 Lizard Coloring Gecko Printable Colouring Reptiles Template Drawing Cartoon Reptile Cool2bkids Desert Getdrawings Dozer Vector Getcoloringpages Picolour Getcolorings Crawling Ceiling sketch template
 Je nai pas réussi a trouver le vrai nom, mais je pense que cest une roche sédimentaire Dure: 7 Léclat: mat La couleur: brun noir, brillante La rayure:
══════
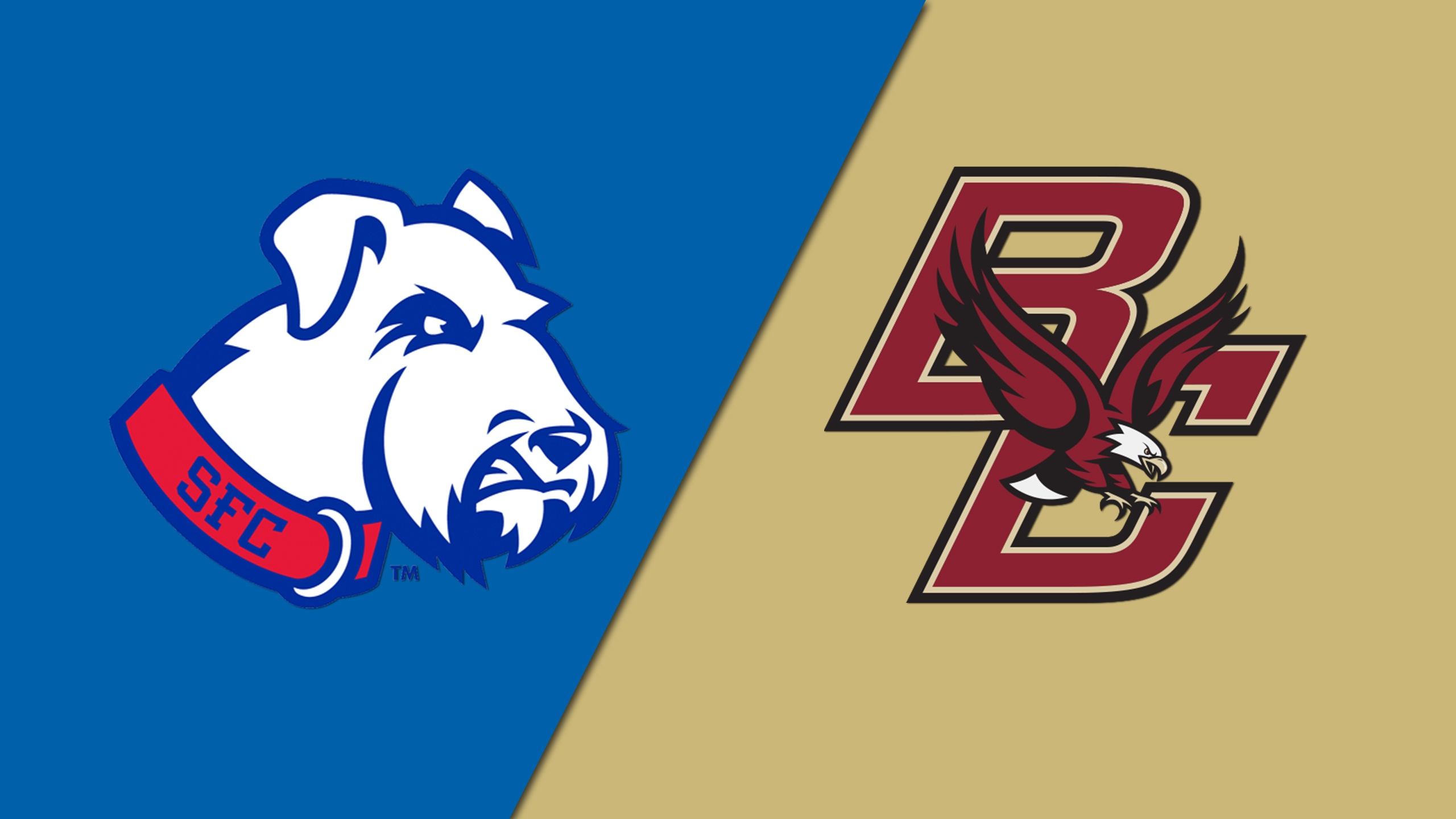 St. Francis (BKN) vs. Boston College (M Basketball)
══════
Please make an exact copy of the lines above from the line with "Lizard Coloring Gecko" through the line with "Je nai pas réussi", both ends included.

__Solution__.
 Lizard Coloring Gecko Printable Colouring Reptiles Template Drawing Cartoon Reptile Cool2bkids Desert Getdrawings Dozer Vector Getcoloringpages Picolour Getcolorings Crawling Ceiling sketch template
 Je nai pas réussi a trouver le vrai nom, mais je pense que cest une roche sédimentaire Dure: 7 Léclat: mat La couleur: brun noir, brillante La rayure:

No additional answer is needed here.